SELECTED PASSAGE.
* * * * * * *

Problem
This problem was asked by Google.
Given a set of closed intervals, find the smallest set of numbers that covers all the intervals. If there are multiple smallest sets, return any of them.
For example, given the intervals [0, 3], [2, 6], [3, 4], [6, 9]
, one set of numbers that covers all these intervals is {3, 6}
.
Step 1: Defining Intersecting Intervals
One of the tricky things about questions like this that they throw a lot of different things at you. We have multiple intervals, each of differing sizes. How do we define if two intervals intersect?
Let’s take [0, 3] and [2, 6]. Humans (or any other sentient beings of similar intelligence) would probably see that they both have the values [2,3]. Thus there is an overlap. In fact we can shorten the interval to [0,2] and this would work, but that’s for step 2.

* * * * * * *

Some records:
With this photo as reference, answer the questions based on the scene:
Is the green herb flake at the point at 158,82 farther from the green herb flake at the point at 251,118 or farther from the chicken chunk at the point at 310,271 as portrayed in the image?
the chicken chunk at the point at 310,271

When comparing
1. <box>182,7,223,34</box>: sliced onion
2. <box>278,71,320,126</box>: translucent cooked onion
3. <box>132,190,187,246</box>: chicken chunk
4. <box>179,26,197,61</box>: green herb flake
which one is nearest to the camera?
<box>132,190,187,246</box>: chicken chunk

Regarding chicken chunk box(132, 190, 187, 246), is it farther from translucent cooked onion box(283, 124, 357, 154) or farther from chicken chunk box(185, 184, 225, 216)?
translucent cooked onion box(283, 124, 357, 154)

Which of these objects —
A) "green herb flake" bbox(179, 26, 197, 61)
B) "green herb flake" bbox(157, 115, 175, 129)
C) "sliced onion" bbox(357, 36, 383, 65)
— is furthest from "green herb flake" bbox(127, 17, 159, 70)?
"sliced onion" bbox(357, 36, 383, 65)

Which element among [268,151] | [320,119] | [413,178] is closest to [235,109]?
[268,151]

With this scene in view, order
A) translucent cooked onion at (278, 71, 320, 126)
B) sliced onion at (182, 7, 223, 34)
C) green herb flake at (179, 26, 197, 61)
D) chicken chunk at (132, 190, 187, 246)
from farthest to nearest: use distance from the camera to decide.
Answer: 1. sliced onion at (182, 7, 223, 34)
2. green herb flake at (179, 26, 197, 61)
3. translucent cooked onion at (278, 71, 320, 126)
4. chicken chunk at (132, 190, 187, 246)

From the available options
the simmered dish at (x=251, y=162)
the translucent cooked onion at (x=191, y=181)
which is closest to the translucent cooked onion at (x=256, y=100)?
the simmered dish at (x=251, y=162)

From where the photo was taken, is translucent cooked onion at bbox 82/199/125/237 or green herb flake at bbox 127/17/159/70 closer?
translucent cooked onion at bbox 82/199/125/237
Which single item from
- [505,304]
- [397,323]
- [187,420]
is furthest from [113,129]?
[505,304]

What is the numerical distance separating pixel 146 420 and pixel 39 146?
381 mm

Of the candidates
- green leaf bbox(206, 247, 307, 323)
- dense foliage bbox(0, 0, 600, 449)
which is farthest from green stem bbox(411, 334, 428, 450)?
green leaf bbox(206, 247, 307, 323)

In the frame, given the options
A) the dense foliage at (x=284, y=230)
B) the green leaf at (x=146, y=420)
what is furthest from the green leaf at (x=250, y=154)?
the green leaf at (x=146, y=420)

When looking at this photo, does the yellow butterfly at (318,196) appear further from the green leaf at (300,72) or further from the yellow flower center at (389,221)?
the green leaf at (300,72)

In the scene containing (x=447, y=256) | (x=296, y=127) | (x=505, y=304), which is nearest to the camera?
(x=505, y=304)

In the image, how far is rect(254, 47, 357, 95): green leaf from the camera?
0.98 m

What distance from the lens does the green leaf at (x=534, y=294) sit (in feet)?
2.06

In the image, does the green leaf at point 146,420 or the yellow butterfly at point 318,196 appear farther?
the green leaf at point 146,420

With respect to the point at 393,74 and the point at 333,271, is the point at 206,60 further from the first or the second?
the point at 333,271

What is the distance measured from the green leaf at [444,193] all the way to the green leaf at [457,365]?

* * * * * * *

PROBLEMS TO WORK ON.
1 – List every interval given in the example in the interval-covering problem text.
2 – Using the interval-covering problem text, decide whether each statement is true, and back each answer with the exact words from the text: (a) The problem was asked by Google. (b) When several smallest sets exist, all of them must be returned. (c) The intervals [0, 3] and [2, 6] share the values [2,3].
3 – Continue the interval-covering problem text from its last sentence.

OUTPUTS BY TASK.
1 – [0, 3], [2, 6], [3, 4], [6, 9]

2 –
(a) Yes: "This problem was asked by Google."
(b) No: "If there are multiple smallest sets, return any of them."
(c) Yes: "they both have the values [2,3]. Thus there is an overlap."

3 –
How do we code this in? Generating the whole list can get out of hand (especially if we have huge intervals). One way to define the intersection of intervals is to go by what it’s not. The 0th index of our interval represents the lower bound. If that is more than the upper bound of the other index, we know that we don’t have intersecting intervals.
We code that in saying:
def intersecting(x, y): #x and y are both tuples representing intervals
return not (x[0] > y[1] or y[0] > x[1])
Step 2: Tightening our bounds
Now that we have something that checks if two intervals intersect, we need to do make sure we pick the lowest bounds. How do we pick the smallest intersection b/w two intervals (assuming we know that they intersect)? We can have multiple kinds of intersections. The image below shows them.
Let’s take [0, 3] and [2, 6]. The smallest intersection b/w them is [2,3]. This is the max of the lower bound and the min of the upper bound. Take a second to think of why this makes sense.
Step 3: Putting it all together
We have figured out the logic for 2 intervals? How do we generalize this to an arbitrary input? Simple, we go step by step. For a lot of comparison-based operations/questions, we can compare the first two elements, and use the result to compare to the third (and so forth).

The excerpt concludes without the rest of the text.